§ **DATASET RECORDS**

--- START ---

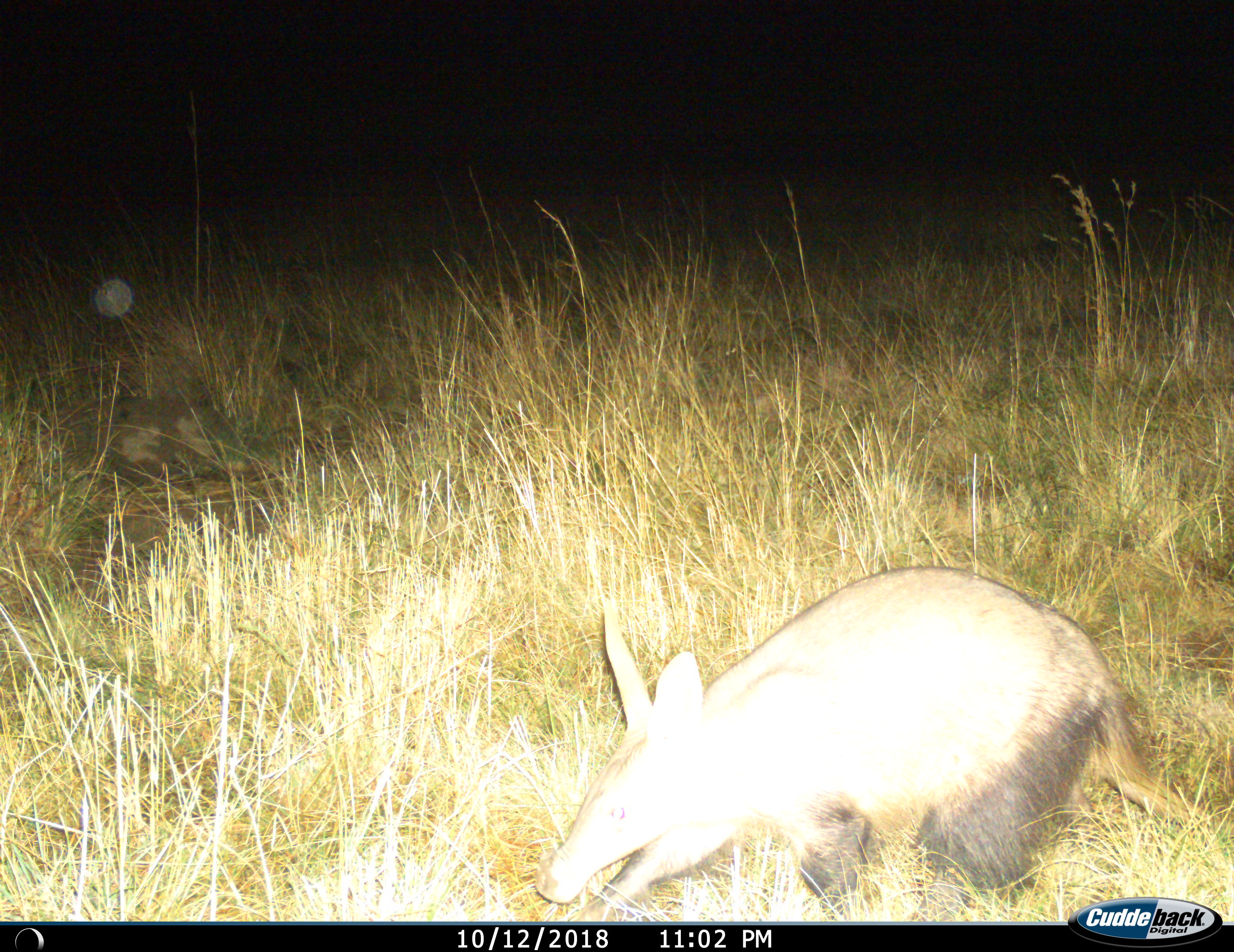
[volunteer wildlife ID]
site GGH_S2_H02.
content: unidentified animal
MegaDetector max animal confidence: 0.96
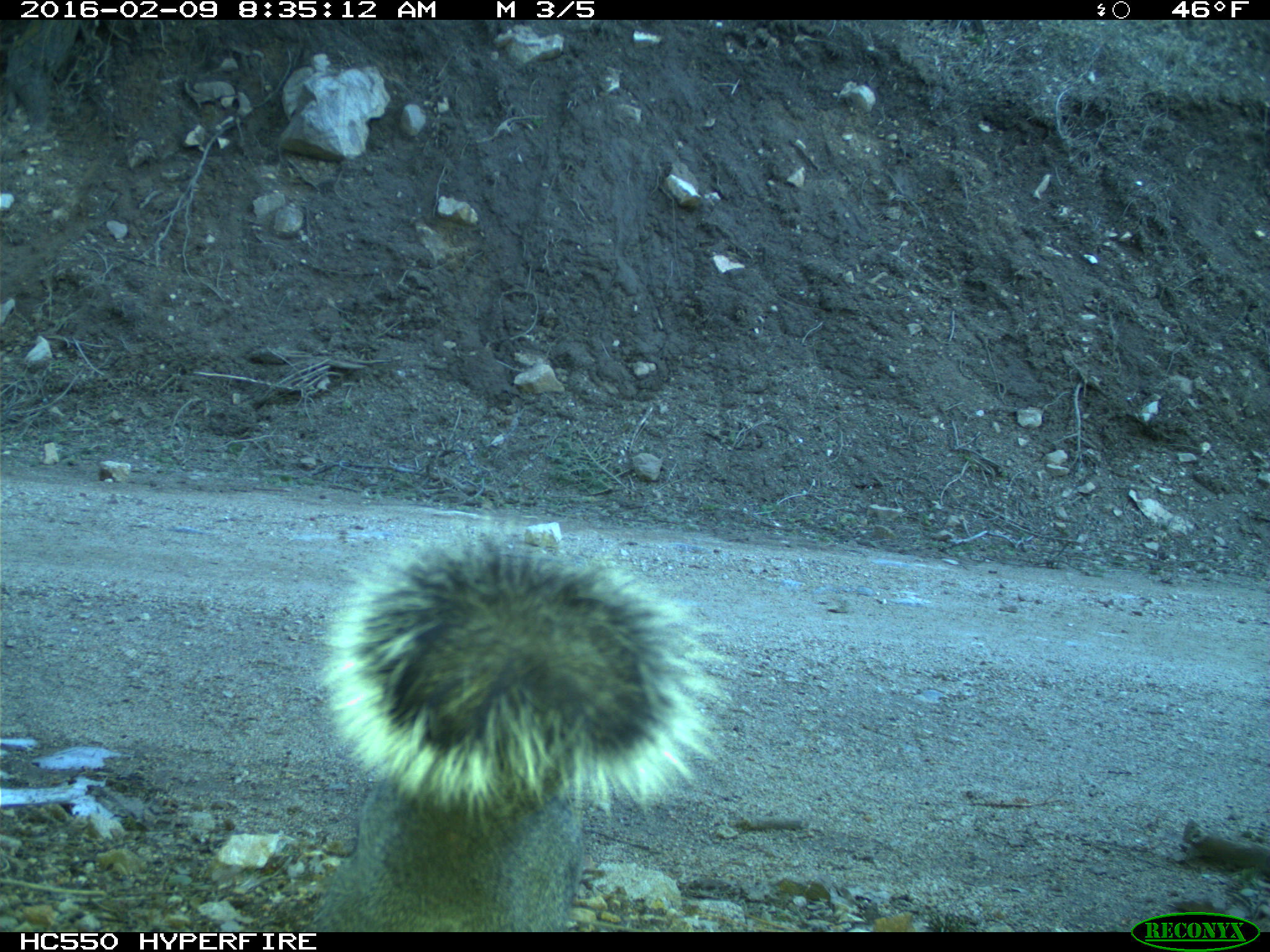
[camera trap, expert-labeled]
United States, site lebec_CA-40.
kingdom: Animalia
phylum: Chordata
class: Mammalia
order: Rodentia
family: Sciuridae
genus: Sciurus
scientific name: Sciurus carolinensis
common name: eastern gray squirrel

--- END ---

§ **WHAT TO DO**
State how many lines of the listing include the word "site". Reply with the number alone.

§ **THE COMPLETED TASK**
2